When they should be doing this:

  "@context": "http://schema.org/"

It’s a fairly simple change; just add “http://” to the beginning of the “schema.org” value. If Google doesn’t make this change, it’ll mean that JSON-LD processors will have to include a special hack to translate “schema.org” to “http://schema.org/” just for this use case. I hope that this was just a simple oversight by the Google engineers that implemented these features and not something that was intentional.

Context isn’t Online

The second issue has to do with the JSON-LD Context for schema.org. There doesn’t seem to be a downloadable context for schema.org at the moment. Not having a Web-accessible JSON-LD context is bad because the context is at the heart and soul of a JSON-LD document. If you don’t publish a JSON-LD context on the Web somewhere, applications won’t be able to resolve any of the Linked Data objects in the document.

The Google engineers could fix this fairly easily by providing a JSON-LD Context document when a web client requests a document of type “application/ld+json” from the http://schema.org/ URL. The JSON-LD community would be happy to help the Google engineers create such a document.

Keyword Aliasing, FTW

The third issue is a minor usability issue with the markup. The Google help pages on the JSON-LD functionality use the @type keyword in JSON-LD to express the type of Linked Data object that is being expressed. The Google engineers that wrote this feature may not have been aware of the Keyword Aliasing feature in JSON-LD. That is, they could have just aliased @type to type. Doing so would mean that the Gmail developer documentation wouldn’t have to mention the “specialness” of the @type keyword.

Use RDFa Lite

The fourth issue concerns the use of Microdata. JSON-LD was designed to work seamlessly with RDFa Lite 1.1; you can easily and losslessly convert data between the two markup formats. JSON-LD is compatible with Microdata, but pairing the two is a sub-optimal design choice. When JSON-LD data is converted to Microdata, information is lost due to data fidelity issues in Microdata. For example, there is no mechanism to specify that a value is a URL in Microdata.

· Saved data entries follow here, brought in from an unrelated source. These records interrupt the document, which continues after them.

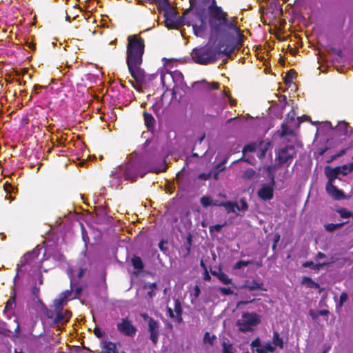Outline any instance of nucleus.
Listing matches in <instances>:
<instances>
[{
	"label": "nucleus",
	"instance_id": "nucleus-13",
	"mask_svg": "<svg viewBox=\"0 0 353 353\" xmlns=\"http://www.w3.org/2000/svg\"><path fill=\"white\" fill-rule=\"evenodd\" d=\"M83 270L82 268L74 269V268H69L68 270V275L70 279V284L72 288L75 285L78 284L79 279L81 278L83 274Z\"/></svg>",
	"mask_w": 353,
	"mask_h": 353
},
{
	"label": "nucleus",
	"instance_id": "nucleus-53",
	"mask_svg": "<svg viewBox=\"0 0 353 353\" xmlns=\"http://www.w3.org/2000/svg\"><path fill=\"white\" fill-rule=\"evenodd\" d=\"M167 314L169 315V316L172 319H175V314L173 311V310L171 307L167 308Z\"/></svg>",
	"mask_w": 353,
	"mask_h": 353
},
{
	"label": "nucleus",
	"instance_id": "nucleus-17",
	"mask_svg": "<svg viewBox=\"0 0 353 353\" xmlns=\"http://www.w3.org/2000/svg\"><path fill=\"white\" fill-rule=\"evenodd\" d=\"M194 34L197 37L204 38L207 34V26L203 19L200 20V24L193 25Z\"/></svg>",
	"mask_w": 353,
	"mask_h": 353
},
{
	"label": "nucleus",
	"instance_id": "nucleus-21",
	"mask_svg": "<svg viewBox=\"0 0 353 353\" xmlns=\"http://www.w3.org/2000/svg\"><path fill=\"white\" fill-rule=\"evenodd\" d=\"M218 205L223 206L225 208L228 213H236V211H240L239 205L236 203L232 201L221 203Z\"/></svg>",
	"mask_w": 353,
	"mask_h": 353
},
{
	"label": "nucleus",
	"instance_id": "nucleus-51",
	"mask_svg": "<svg viewBox=\"0 0 353 353\" xmlns=\"http://www.w3.org/2000/svg\"><path fill=\"white\" fill-rule=\"evenodd\" d=\"M159 0H137V4L143 5L144 2H148L150 3H154L158 2Z\"/></svg>",
	"mask_w": 353,
	"mask_h": 353
},
{
	"label": "nucleus",
	"instance_id": "nucleus-37",
	"mask_svg": "<svg viewBox=\"0 0 353 353\" xmlns=\"http://www.w3.org/2000/svg\"><path fill=\"white\" fill-rule=\"evenodd\" d=\"M344 223H336V224H334V223H330V224H327L325 228V230L328 232H333L334 230H336V229H339L341 227H342Z\"/></svg>",
	"mask_w": 353,
	"mask_h": 353
},
{
	"label": "nucleus",
	"instance_id": "nucleus-2",
	"mask_svg": "<svg viewBox=\"0 0 353 353\" xmlns=\"http://www.w3.org/2000/svg\"><path fill=\"white\" fill-rule=\"evenodd\" d=\"M128 43L126 50V63L132 77L139 83L145 81V74L141 68L144 53V40L137 35L128 37Z\"/></svg>",
	"mask_w": 353,
	"mask_h": 353
},
{
	"label": "nucleus",
	"instance_id": "nucleus-60",
	"mask_svg": "<svg viewBox=\"0 0 353 353\" xmlns=\"http://www.w3.org/2000/svg\"><path fill=\"white\" fill-rule=\"evenodd\" d=\"M205 138V135H203L202 137H201L199 139V143H201V142L203 141Z\"/></svg>",
	"mask_w": 353,
	"mask_h": 353
},
{
	"label": "nucleus",
	"instance_id": "nucleus-23",
	"mask_svg": "<svg viewBox=\"0 0 353 353\" xmlns=\"http://www.w3.org/2000/svg\"><path fill=\"white\" fill-rule=\"evenodd\" d=\"M338 136H345L347 133L348 124L344 121H339L335 128Z\"/></svg>",
	"mask_w": 353,
	"mask_h": 353
},
{
	"label": "nucleus",
	"instance_id": "nucleus-9",
	"mask_svg": "<svg viewBox=\"0 0 353 353\" xmlns=\"http://www.w3.org/2000/svg\"><path fill=\"white\" fill-rule=\"evenodd\" d=\"M274 188V180L272 178L270 183H264L259 189L257 192L259 197L263 201L272 199L273 198Z\"/></svg>",
	"mask_w": 353,
	"mask_h": 353
},
{
	"label": "nucleus",
	"instance_id": "nucleus-29",
	"mask_svg": "<svg viewBox=\"0 0 353 353\" xmlns=\"http://www.w3.org/2000/svg\"><path fill=\"white\" fill-rule=\"evenodd\" d=\"M145 288L148 290L147 295L150 298H152L155 296V290L157 288V284L155 283L146 284Z\"/></svg>",
	"mask_w": 353,
	"mask_h": 353
},
{
	"label": "nucleus",
	"instance_id": "nucleus-14",
	"mask_svg": "<svg viewBox=\"0 0 353 353\" xmlns=\"http://www.w3.org/2000/svg\"><path fill=\"white\" fill-rule=\"evenodd\" d=\"M172 73L174 79V85L172 88L173 92H175V90L176 88L183 90L186 85L183 81V75L182 72L179 70H174L172 72Z\"/></svg>",
	"mask_w": 353,
	"mask_h": 353
},
{
	"label": "nucleus",
	"instance_id": "nucleus-32",
	"mask_svg": "<svg viewBox=\"0 0 353 353\" xmlns=\"http://www.w3.org/2000/svg\"><path fill=\"white\" fill-rule=\"evenodd\" d=\"M144 120L147 127L149 128L150 126L153 125L154 119L151 114L144 112Z\"/></svg>",
	"mask_w": 353,
	"mask_h": 353
},
{
	"label": "nucleus",
	"instance_id": "nucleus-50",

RDFa Lite 1.1 does not suffer from these issues and has been proven to be a drop-in replacement for Microdata without any of the downsides that Microdata has. The designers of JSON-LD are the same designers behind RDFa Lite 1.1 and have extensive experience with Microdata. We specifically did not choose to pair JSON-LD with Microdata because it was a bad design choice for a number of reasons. I hope that the Google engineers will seek out advice from the JSON-LD and RDFa communities before finalizing the decision to use Microdata, as there are numerous downsides associated with that decision.

Closing

All in all, the Google engineers did a good job of implementing JSON-LD in Gmail. With a few small fixes to the Gmail documentation and code examples, they will be fully compliant with the JSON-LD specifications. The JSON-LD community is excited about this development and looks forward to working with Google to improve the recent release of JSON-LD for Gmail.